Jack Kelly writes in RealClearPolitics about Russia’s apparent invasion of neighboring Georgia, comparing the current situation to the lead-up to World War II. In the late 1930s, Neville Chamberlain—Prime Minister of the United Kingdom—had joined with French Prime Minister Edouard Daladier and German Chancellor Adolph Hitler to discuss Hitler’s territorial ambitions. Germany had already annexed Austria with virtually no opposition, and the three leaders now agreed to Hitler’s desire to annex the Sudetenland—part of Czechoslovakia—with Hitler’s fervent assurances that he would then be done.
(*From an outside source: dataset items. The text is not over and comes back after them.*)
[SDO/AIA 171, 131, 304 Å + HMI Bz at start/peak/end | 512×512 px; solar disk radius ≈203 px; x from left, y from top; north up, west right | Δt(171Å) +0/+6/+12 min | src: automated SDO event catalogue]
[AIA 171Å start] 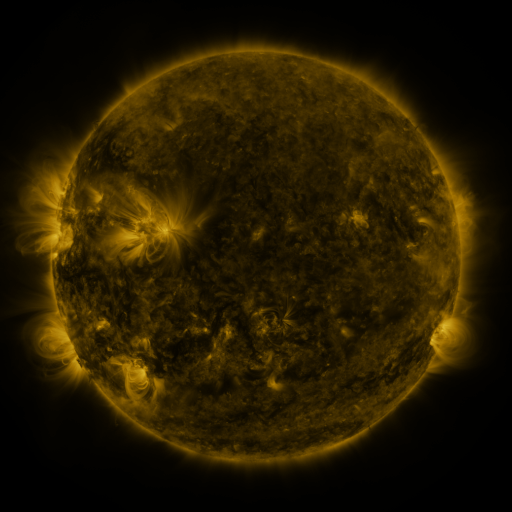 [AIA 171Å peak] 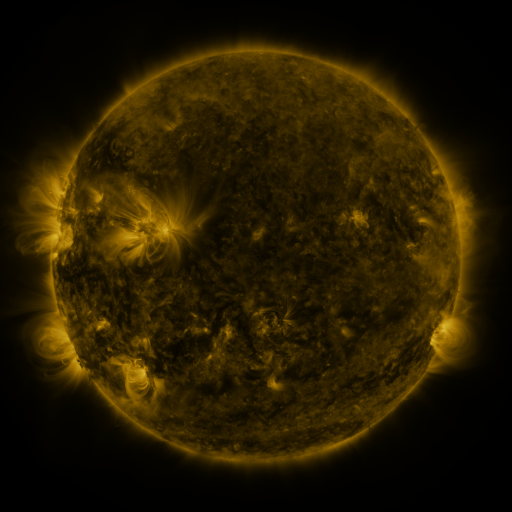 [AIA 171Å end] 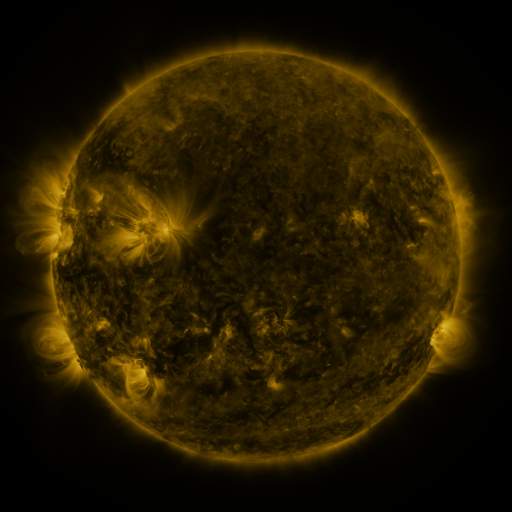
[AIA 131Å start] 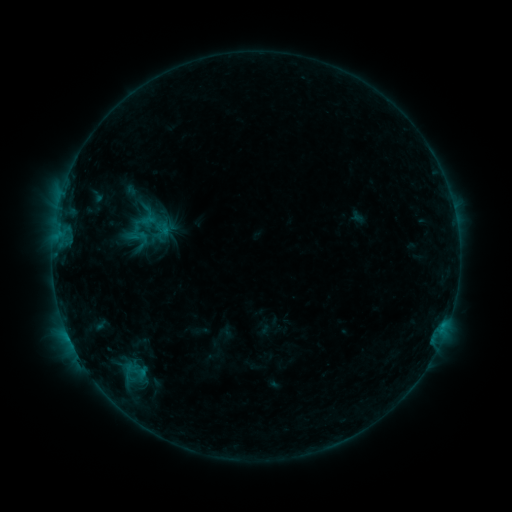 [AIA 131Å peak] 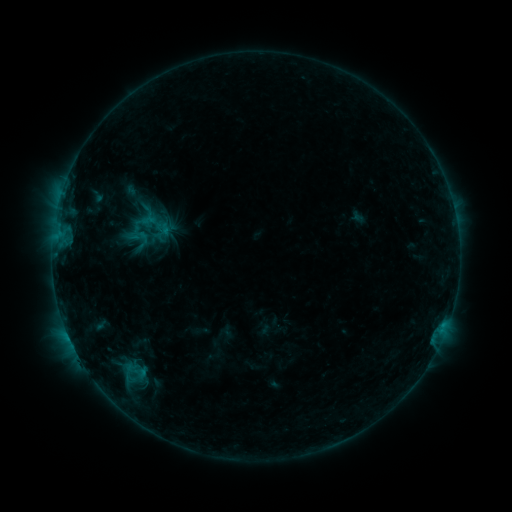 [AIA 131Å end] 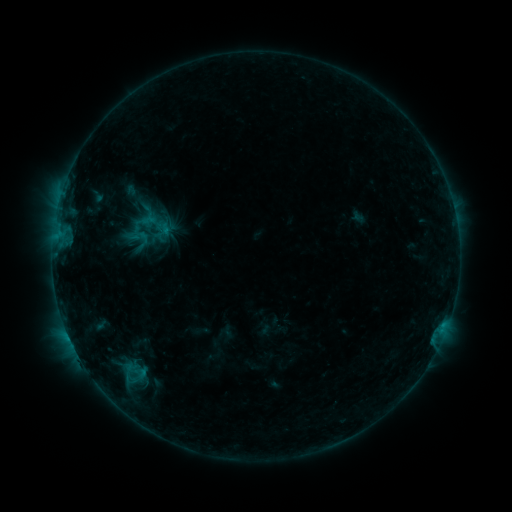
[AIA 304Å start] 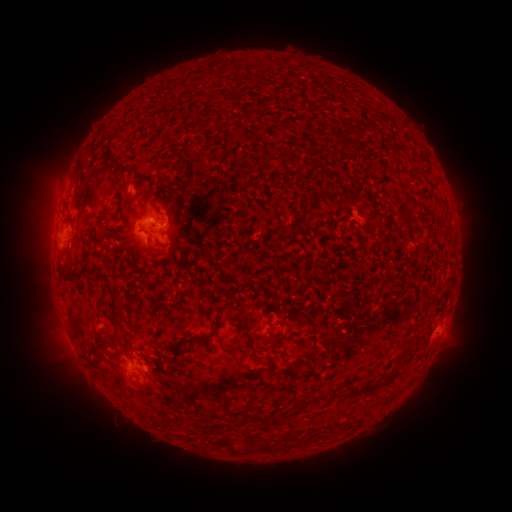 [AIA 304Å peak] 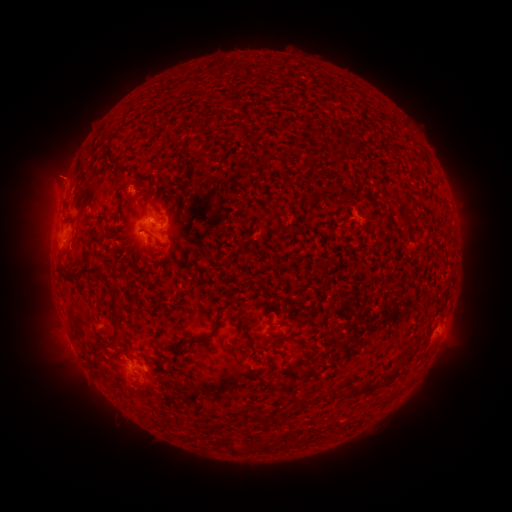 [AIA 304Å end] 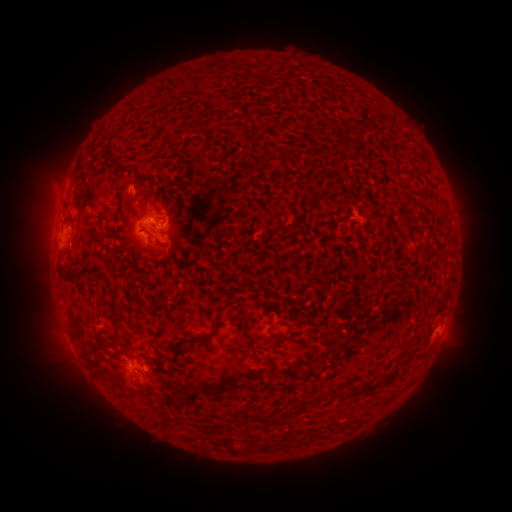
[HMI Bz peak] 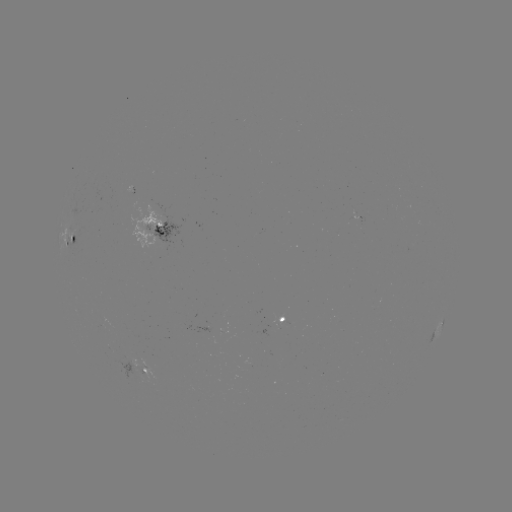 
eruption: (30, 144, 87, 203)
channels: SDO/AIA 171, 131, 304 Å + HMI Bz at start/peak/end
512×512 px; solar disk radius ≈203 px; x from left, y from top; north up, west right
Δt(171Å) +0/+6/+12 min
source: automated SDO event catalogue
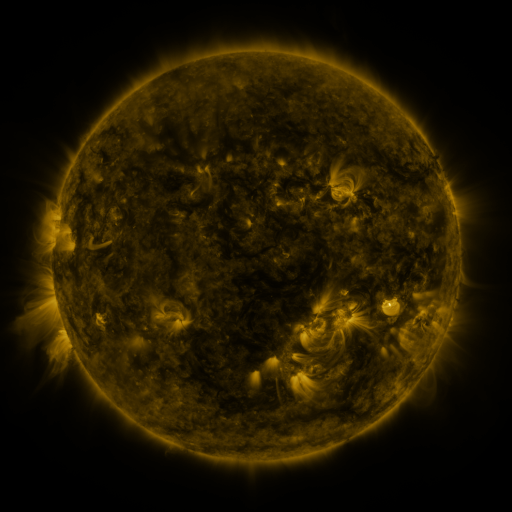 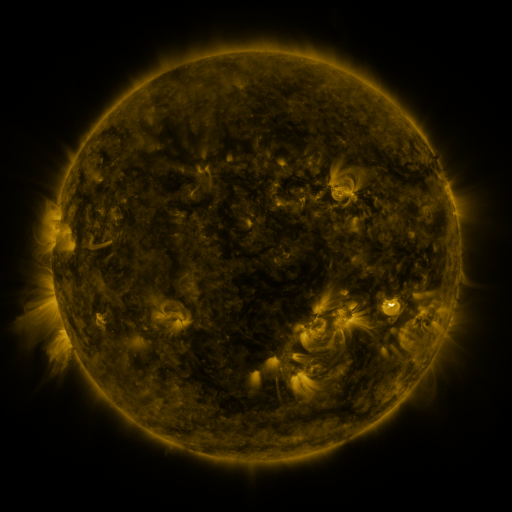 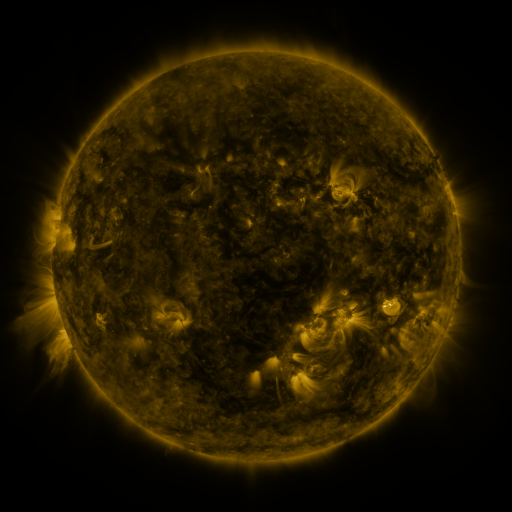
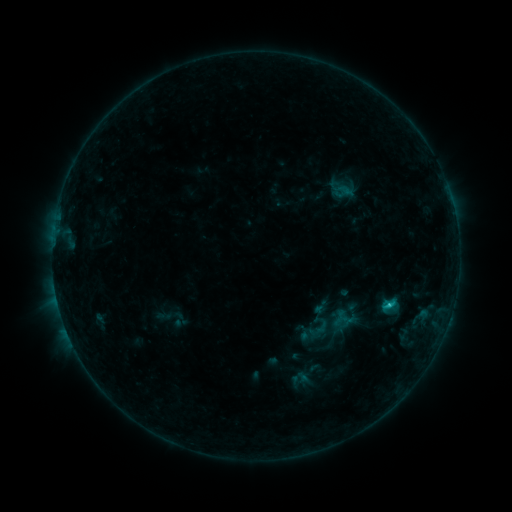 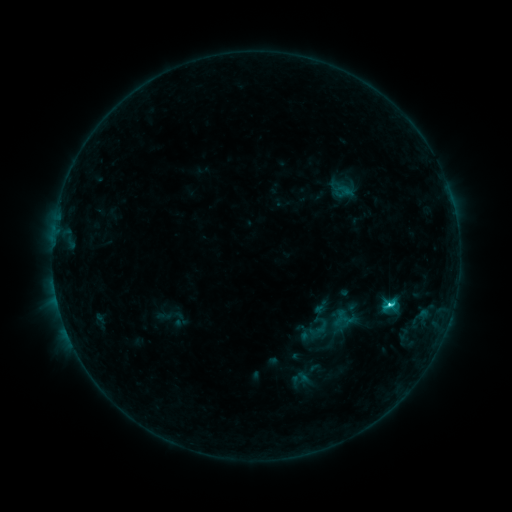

Chamberlain and Daladier each went home to their respective countries declaring that they had achieved a peaceful resolution to the German crises. Chamberlain famously stated, “My good friends, for the second time in our history, a British Prime Minister has returned from Germany bringing peace with honor. I believe it is peace for our time.”
Hitler, of course, was not a man of honor, and the agreements England and France made with him did not bring peace. We now know that appeasement doesn’t work, and once a regime gets a taste for invasion and annexation it tends to continue doing it. There is legitimate concern that Vladamir Putin’s Russia, which continues its invasion of Georgia despite having agreed to a cessation of hostilities, is beginning a walk down the same path in an effort reconstitute the bygone Soviet Union (the collapse of which Putin has called “the greatest geopolitical catastrophe of the [20th] century”). Chillingly, as Kelly states, “Putin is using the same excuse for invading Georgia (protecting Russian ethnic minorities) that Hitler used for invading Czechoslovakia and Poland (protecting German minorities).”
We need to be very careful not to repeat the mistakes of Chamberlain and Daladier, and to treat the Georgian crisis with appropriate seriousness as a potential harbinger of things to come from Putin’s Russia.